Issue Connecting Dgraph Alpha Instance to Zero Leader Across Different Servers

sivak · October 15, 2024, 4:30am

What I want to do
I have set up Dgraph Zero and Dgraph Alpha on one instance (xxx.xxx.x.27), and another Dgraph Alpha instance on a different server (xxx.xxx.x.28). I want to connect the Alpha instance on the second server (xxx.xxx.x.28) to the Zero service running on the first server (xxx.xxx.x.27:5080).

What I did

1.Set up Dgraph Zero and Alpha** on the instance xxx.xxx.x.27.
2.Zero is configured to listen on xxx.xxx.x.27:5080.
3. Alpha is configured to connect to the Zero instance at xxx.xxx.x.27:5080.
4.Set up another Dgraph Alpha** instance on a separate server (xxx.xxx.x.28), configured to connect to the Zero instance on xxx.xxx.x.27:5080.

Zero Service Configuration (xxx.xxx.x.27):

ExecStart=/usr/local/bin/dgraph zero --my=xxx.xxx.x.27:5080 --replicas=1 --wal /var/lib/dgraph/zw

Alpha Service Configuration on another VM(xxx.xxx.x.28):;

ExecStart=/usr/local/bin/dgraph alpha --my=xxx.xxx.x.28:7080 --zero=xxx.xxx.x.27:5080 --logtostderr -v=2 -p /var/lib/dgraph/p -w /var/lib/dgraph/w --port_offset=8180

Error :
When trying to connect the Alpha instance from xxx.xxx.x.28 to Zero at xxx.xxx.x.27:5080, I get the following error:

Oct 14 11:10:54 AI-ML18 dgraph[536169]: I1014 11:10:54.738624 536182 groups.go:750] Found connection to leader: localhost:5080
Oct 14 11:10:54 AI-ML18 dgraph[536169]: I1014 11:10:54.739088 536182 groups.go:704] No healthy Zero leader found. Trying to find a Zero leader…
Oct 14 11:10:54 AI-ML18 dgraph[536169]: E1014 11:10:54.752493 536182 groups.go:1229] Error during SubscribeForUpdates for prefix “\x00\x00\x00\x00\x00\x00\x00\x00\x00\x00\x15dgraph.graphql.schema\x00”: unable to find any servers for group: 1. closer err:
Oct 14 11:10:54 AI-ML18 dgraph[536169]: I1014 11:10:54.840109 536182 run.go:786] Caught Ctrl-C. Terminating now (this may take a few seconds)…
Oct 14 11:10:54 AI-ML18 dgraph[536169]: I1014 11:10:54.851876 536182 run.go:791] Stopped before initialization completed
Oct 14 11:10:54 AI-ML18 dgraph[536169]: I1014 11:10:54.854678 536182 groups.go:750] Found connection to leader: localhost:5080
Oct 14 11:10:54 AI-ML18 dgraph[536169]: I1014 11:10:54.854742 536182 groups.go:704] No healthy Zero leader found. Trying to find a Zero leader…
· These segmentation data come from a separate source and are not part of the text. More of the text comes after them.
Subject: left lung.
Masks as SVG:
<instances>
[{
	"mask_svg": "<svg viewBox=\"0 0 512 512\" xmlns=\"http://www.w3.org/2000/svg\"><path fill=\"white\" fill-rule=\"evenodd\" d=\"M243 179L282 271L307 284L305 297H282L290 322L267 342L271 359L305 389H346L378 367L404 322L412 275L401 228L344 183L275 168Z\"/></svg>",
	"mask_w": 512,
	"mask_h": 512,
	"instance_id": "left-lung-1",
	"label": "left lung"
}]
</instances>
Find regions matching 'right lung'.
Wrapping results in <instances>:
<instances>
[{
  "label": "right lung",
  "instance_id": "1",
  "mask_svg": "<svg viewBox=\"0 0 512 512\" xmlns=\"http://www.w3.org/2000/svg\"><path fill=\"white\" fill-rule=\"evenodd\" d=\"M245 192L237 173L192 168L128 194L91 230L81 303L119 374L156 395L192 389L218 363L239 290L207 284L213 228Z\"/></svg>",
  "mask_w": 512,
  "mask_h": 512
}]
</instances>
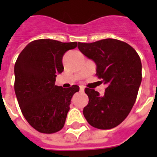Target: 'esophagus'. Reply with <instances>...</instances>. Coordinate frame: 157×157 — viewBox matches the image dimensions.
I'll list each match as a JSON object with an SVG mask.
<instances>
[{
	"label": "esophagus",
	"instance_id": "obj_1",
	"mask_svg": "<svg viewBox=\"0 0 157 157\" xmlns=\"http://www.w3.org/2000/svg\"><path fill=\"white\" fill-rule=\"evenodd\" d=\"M84 88H85V86H80V90L81 92H83L84 91Z\"/></svg>",
	"mask_w": 157,
	"mask_h": 157
}]
</instances>
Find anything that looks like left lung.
Returning a JSON list of instances; mask_svg holds the SVG:
<instances>
[{"label":"left lung","instance_id":"8db88e82","mask_svg":"<svg viewBox=\"0 0 157 157\" xmlns=\"http://www.w3.org/2000/svg\"><path fill=\"white\" fill-rule=\"evenodd\" d=\"M78 48L96 65V76L107 85L103 96L85 89L89 102L83 111L89 124L111 129L131 112L142 80V64L137 52L126 42L105 39L92 43L78 42Z\"/></svg>","mask_w":157,"mask_h":157}]
</instances>
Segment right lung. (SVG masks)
Returning a JSON list of instances; mask_svg holds the SVG:
<instances>
[{
  "label": "right lung",
  "instance_id": "add662e5",
  "mask_svg": "<svg viewBox=\"0 0 157 157\" xmlns=\"http://www.w3.org/2000/svg\"><path fill=\"white\" fill-rule=\"evenodd\" d=\"M77 42L39 39L20 52L14 66V90L23 116L36 131L52 134L64 127L77 85L63 88L55 85L64 71L62 58Z\"/></svg>",
  "mask_w": 157,
  "mask_h": 157
}]
</instances>
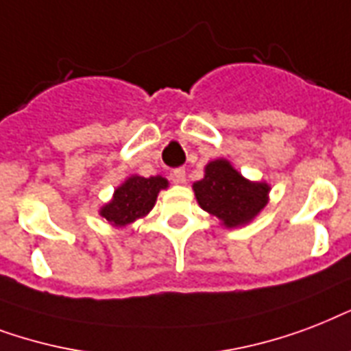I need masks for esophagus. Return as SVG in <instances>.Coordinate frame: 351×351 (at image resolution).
I'll return each instance as SVG.
<instances>
[{"label": "esophagus", "mask_w": 351, "mask_h": 351, "mask_svg": "<svg viewBox=\"0 0 351 351\" xmlns=\"http://www.w3.org/2000/svg\"><path fill=\"white\" fill-rule=\"evenodd\" d=\"M172 179L176 183H186V172H184V168H176L172 173Z\"/></svg>", "instance_id": "1"}]
</instances>
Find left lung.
Segmentation results:
<instances>
[{"label":"left lung","instance_id":"obj_1","mask_svg":"<svg viewBox=\"0 0 351 351\" xmlns=\"http://www.w3.org/2000/svg\"><path fill=\"white\" fill-rule=\"evenodd\" d=\"M267 183L249 181L227 159H216L205 167V178L194 183L195 199L225 227L247 225L262 213L269 201Z\"/></svg>","mask_w":351,"mask_h":351}]
</instances>
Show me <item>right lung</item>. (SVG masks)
<instances>
[{
    "label": "right lung",
    "instance_id": "right-lung-1",
    "mask_svg": "<svg viewBox=\"0 0 351 351\" xmlns=\"http://www.w3.org/2000/svg\"><path fill=\"white\" fill-rule=\"evenodd\" d=\"M168 181L161 176L141 178L130 176L113 192L110 203L100 208V216L115 227H126L135 219L145 218L157 201V194L167 189Z\"/></svg>",
    "mask_w": 351,
    "mask_h": 351
}]
</instances>
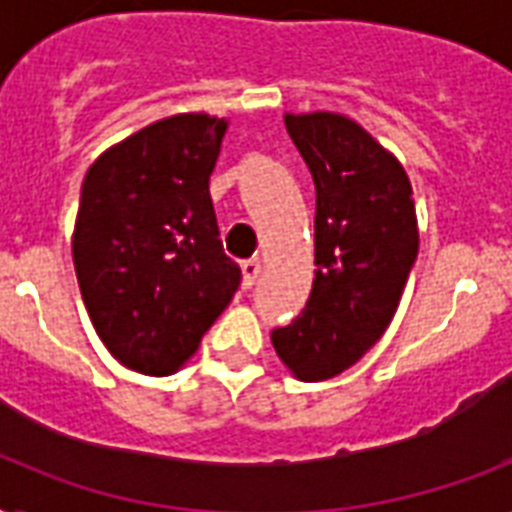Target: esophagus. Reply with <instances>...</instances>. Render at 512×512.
<instances>
[{
	"label": "esophagus",
	"mask_w": 512,
	"mask_h": 512,
	"mask_svg": "<svg viewBox=\"0 0 512 512\" xmlns=\"http://www.w3.org/2000/svg\"><path fill=\"white\" fill-rule=\"evenodd\" d=\"M241 276H244V287H252L257 281V276H260V260H257V257L244 260V263H241Z\"/></svg>",
	"instance_id": "esophagus-1"
}]
</instances>
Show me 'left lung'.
<instances>
[{
	"label": "left lung",
	"mask_w": 512,
	"mask_h": 512,
	"mask_svg": "<svg viewBox=\"0 0 512 512\" xmlns=\"http://www.w3.org/2000/svg\"><path fill=\"white\" fill-rule=\"evenodd\" d=\"M316 185V279L271 342L305 382L350 369L388 329L417 260V215L404 167L340 114L284 116Z\"/></svg>",
	"instance_id": "left-lung-1"
}]
</instances>
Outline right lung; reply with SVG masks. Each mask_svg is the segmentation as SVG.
I'll return each instance as SVG.
<instances>
[{"mask_svg":"<svg viewBox=\"0 0 512 512\" xmlns=\"http://www.w3.org/2000/svg\"><path fill=\"white\" fill-rule=\"evenodd\" d=\"M223 119L180 114L108 148L82 183L74 268L95 332L135 372H175L241 284L209 175Z\"/></svg>","mask_w":512,"mask_h":512,"instance_id":"add662e5","label":"right lung"}]
</instances>
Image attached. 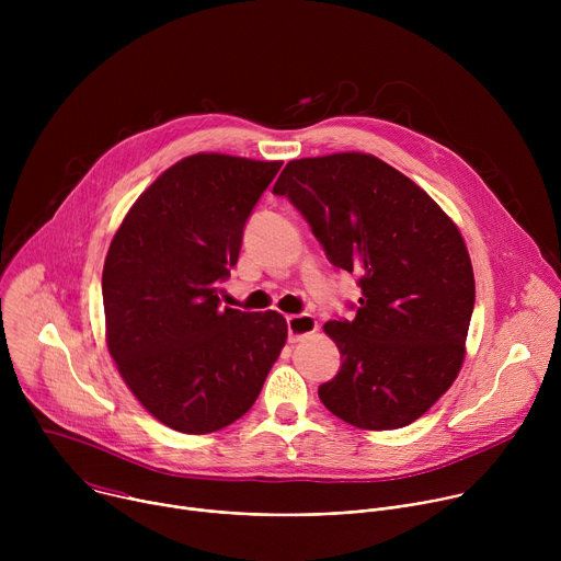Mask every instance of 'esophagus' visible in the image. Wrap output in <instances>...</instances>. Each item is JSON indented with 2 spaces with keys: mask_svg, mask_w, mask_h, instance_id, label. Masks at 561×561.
<instances>
[{
  "mask_svg": "<svg viewBox=\"0 0 561 561\" xmlns=\"http://www.w3.org/2000/svg\"><path fill=\"white\" fill-rule=\"evenodd\" d=\"M286 327H288V342L295 344L299 342L301 337L310 335L317 331V322L314 317L308 314V312H301V314H288L286 317Z\"/></svg>",
  "mask_w": 561,
  "mask_h": 561,
  "instance_id": "esophagus-1",
  "label": "esophagus"
}]
</instances>
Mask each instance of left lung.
Instances as JSON below:
<instances>
[{"mask_svg":"<svg viewBox=\"0 0 561 561\" xmlns=\"http://www.w3.org/2000/svg\"><path fill=\"white\" fill-rule=\"evenodd\" d=\"M273 193L362 288L348 304L355 317L324 327L342 366L319 386L322 404L357 428L413 424L463 362L474 277L457 226L407 175L364 152L293 159Z\"/></svg>","mask_w":561,"mask_h":561,"instance_id":"1","label":"left lung"}]
</instances>
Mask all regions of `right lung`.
Instances as JSON below:
<instances>
[{
  "label": "right lung",
  "mask_w": 561,
  "mask_h": 561,
  "mask_svg": "<svg viewBox=\"0 0 561 561\" xmlns=\"http://www.w3.org/2000/svg\"><path fill=\"white\" fill-rule=\"evenodd\" d=\"M282 162L199 152L159 175L115 232L102 275L108 351L141 407L204 435L242 417L286 344L275 312L221 308L244 226Z\"/></svg>",
  "instance_id": "1"
}]
</instances>
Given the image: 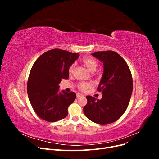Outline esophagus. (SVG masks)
I'll return each mask as SVG.
<instances>
[{
    "label": "esophagus",
    "instance_id": "obj_1",
    "mask_svg": "<svg viewBox=\"0 0 159 159\" xmlns=\"http://www.w3.org/2000/svg\"><path fill=\"white\" fill-rule=\"evenodd\" d=\"M84 97V95L81 94V93H77V98H83Z\"/></svg>",
    "mask_w": 159,
    "mask_h": 159
}]
</instances>
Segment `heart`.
<instances>
[{
    "mask_svg": "<svg viewBox=\"0 0 159 159\" xmlns=\"http://www.w3.org/2000/svg\"><path fill=\"white\" fill-rule=\"evenodd\" d=\"M82 61L84 63V64L85 65V66L87 67V68L89 70V71H93V70H95L96 68L98 66V61H96L94 58L91 57H84L82 58ZM75 68V64H71L70 68H69V72L70 73H72L74 71ZM91 85V84L90 83H86V82H83L81 83L80 84V88L81 90H85L87 88H88Z\"/></svg>",
    "mask_w": 159,
    "mask_h": 159,
    "instance_id": "obj_1",
    "label": "heart"
}]
</instances>
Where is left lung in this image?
Wrapping results in <instances>:
<instances>
[{
    "mask_svg": "<svg viewBox=\"0 0 159 159\" xmlns=\"http://www.w3.org/2000/svg\"><path fill=\"white\" fill-rule=\"evenodd\" d=\"M103 64V73L98 90L102 98L88 95L84 112L91 121L101 125L116 121L125 111L133 91V79L126 61L113 51L91 54Z\"/></svg>",
    "mask_w": 159,
    "mask_h": 159,
    "instance_id": "obj_1",
    "label": "left lung"
}]
</instances>
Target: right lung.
Returning a JSON list of instances; mask_svg holds the SVG:
<instances>
[{
  "mask_svg": "<svg viewBox=\"0 0 159 159\" xmlns=\"http://www.w3.org/2000/svg\"><path fill=\"white\" fill-rule=\"evenodd\" d=\"M78 53L60 49L46 52L36 60L30 70L27 93L32 106L41 119L56 122L68 115L69 105L76 94L59 91L61 79L69 78V68L78 58Z\"/></svg>",
  "mask_w": 159,
  "mask_h": 159,
  "instance_id": "1",
  "label": "right lung"
}]
</instances>
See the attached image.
What could be causing the Alpha instance on xxx.xxx.x.28 to not find a healthy Zero leader, even though it connects? Are there any specific configurations or settings I should adjust to ensure proper connection and healthy leader discovery between Alpha on xxx.xxx.x.28 and Zero on xxx.xxx.x.27? Do I need to configure anything on the Zero instance to support connecting Alphas from multiple servers?

Can anyone help me resolve this issue?

mike42 · October 26, 2024, 10:52am

Your port offset looks a little bit strange. It means an offset (a realation) not the port itself which should be used.

For example, when a user runs Dgraph Alpha with the --port_offset 2 setting, then the Alpha node binds to port 7082 (gRPC-internal-private), 8082 (HTTP-external-public) and 9082 (gRPC-external-public), respectively.

However from which node are the logs you are provided? If they are from the zero node there might be a problem with the command arguments because it tries to connect to the zero via “localhost:5080” on the alpha. There it wouldn’t get any response from localhost because the zero node runs on another host as you explained.

rarvikar · October 28, 2024, 11:03am

Hi @sivak, we’ve also provided a resolution for this on the GH issue created as there’s definitely a problem with the port_offset configuration as per your note. More importantly, there should be no need to even use port_offset if the second Alpha was setup on a different host, with no potential conflict on ports 7080 or 9080 due to a different service also listening to on the same ports.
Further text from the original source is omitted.